As I have written about before, we have moved around a bit in the last 5 years: 4 times to be exact and 3 of which we thought were going to be permanent. No, we are not in the military. My husband just seems to be in the wrong field at the wrong time. He works in research and when the economy is down, there is less money available to support research. His last 2 jobs were lost because of funding cuts. It’s been tough.
When my husband got his last job about 8 months ago, we had to move again, but we were filled with hope. He was going to make a comfortable salary, it was in a place we both liked, and we were close to family. Things were going well for months and although it has taken some time to adjust to living in an entirely new area again, I have felt so content and happy.
Since having my kids, all I have wanted was to be able to stay home with them, have a good school for them to attend and that I could be a part of, live in a nice place and take care of our needs.
A few months after living here, I finally started to breathe again. I let go of the worry that I carried around and didn’t have to figure out how to work from home while being with my own children. I was living the dream I always wanted. My son’s school is more than I could ever have dreamed of and has even made national news. We walk and ride bikes to and from school everyday. I am there to talk about his day, have afternoon snack together and do homework. I join him for lunch and help out when I can.
I am also home getting my daughter ready for kindergarten next year and enjoying our special one-on-one time together. My husband has been happy. We could take care of all our bills and have some money left over. Our neighbors are amazing and have become like family to us. Everything was going as I had always dreamed. The skies looked bluer and the trees looked greener.
Things were just going too perfectly, I should have known the bottom was going to drop out.
About 2 months ago, problems started at my husband’s job. I can’t even bear to get into it all now, because it hurts so bad. This problem is not by the fault of my husband, but it is also making his stay at his job unbearable. Day after day, for 2 weeks, something new would happen and none of it was good. He goes every day because he needs to provide for us, but it isn’t easy. We don’t know what tomorrow will bring and you can only live on the edge like that for so long.
The mere thought of unemployment or moving again was impossible for me to handle and I had a nervous breakdown. It was intense, my first one ever, and I hope it is my last. Having one panic attack after another, sobbing uncontrollably on the bathroom floor, not eating, feeling like I was letting my kids down, feeling incredibly hopeless and afraid, are things I don’t ever want to go through again.

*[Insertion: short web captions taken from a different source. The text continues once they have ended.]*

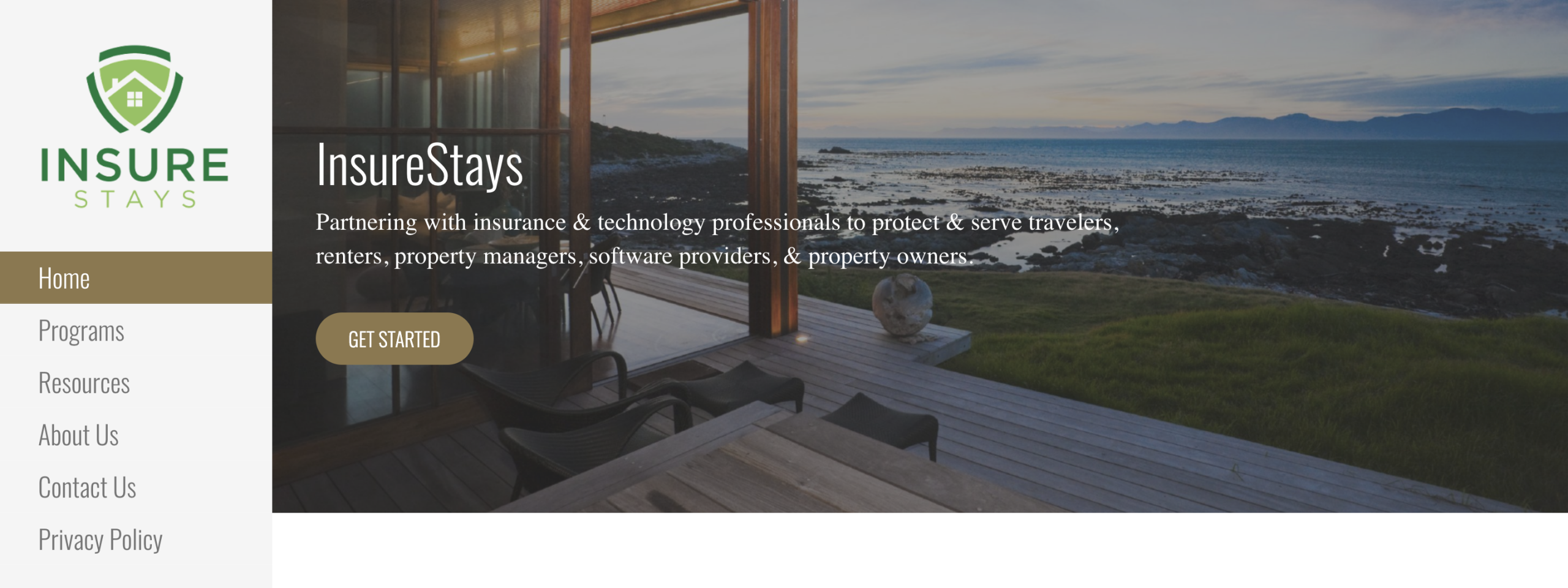 InsureStays is an example of a vacation rental insurance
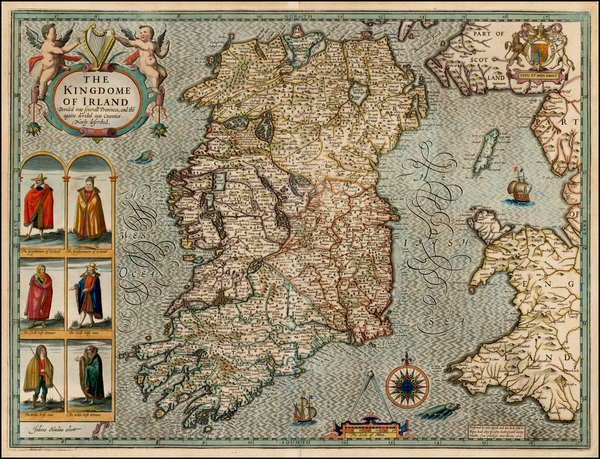 100-Ireland Map By John Speed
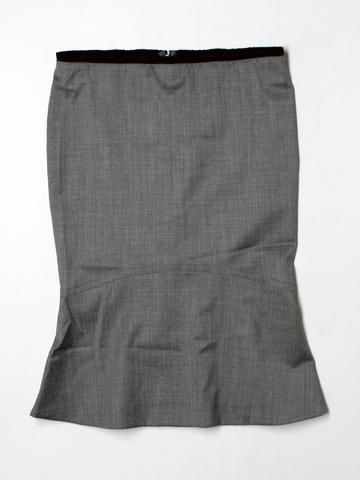 I love this Gianfranco Ferre Casual Skirt 42!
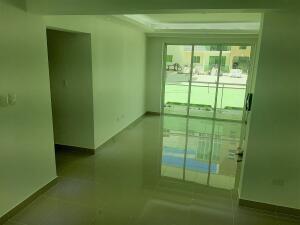 Apartamento En Ventaen Santo Domingo Este, San Isidro, Republica Dominicana, DO RAH: 22-526
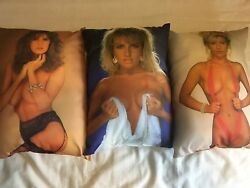 Donna Ewin Dee Ivens Tracy Coleman. 3 Cushions Pillows. Page3models. New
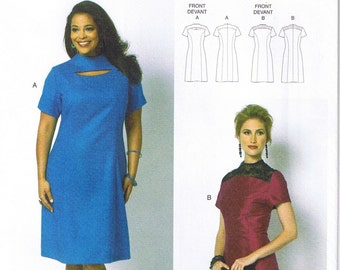 Easy Womens Princess Seam Dress Connie Crawford Butterick 5827 Sewing Pattern Size XS S M L XL 3 4 6 8 10 12 14 16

What made it so scary to me was how much I couldn’t control what was happening to me.
I pleaded for help from my family and thankfully, help came. My family and my husband’s family alternated spending time here with me, to help take care of the kids and the house. This also gave me time to get to the psychiatrist and psychologist. It was a solid 2 weeks of sheer hell. A small amount of people actually know all the details about what happened and their support has been amazing.
I believe what set me off was the prospect of losing everything we have here, the comfort and stability I always dreamed of, and my children’s happiness. I don’t want things to change, but I can’t stop the change. I am so envious of families who get to stay in one house and raise their children at the same school, in the same neighborhood.

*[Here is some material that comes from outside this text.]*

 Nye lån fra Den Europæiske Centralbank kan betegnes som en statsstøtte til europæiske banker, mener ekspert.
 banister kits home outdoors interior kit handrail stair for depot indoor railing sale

Some days I think about our future and literally throw my hands up because I feel helpless. Other times, I am able to focus on the positive of what could be ahead for us. I am still dealing with the embarrassment of having some of my husband’s family see me in such bad shape. I ask myself where we went wrong. What did we do to deserve this? At the same time, I am grateful for my family, especially my husband and children. It’s a huge mixed bag of emotions that I am dealing with, but on the whole, I am having more good days than bad ones.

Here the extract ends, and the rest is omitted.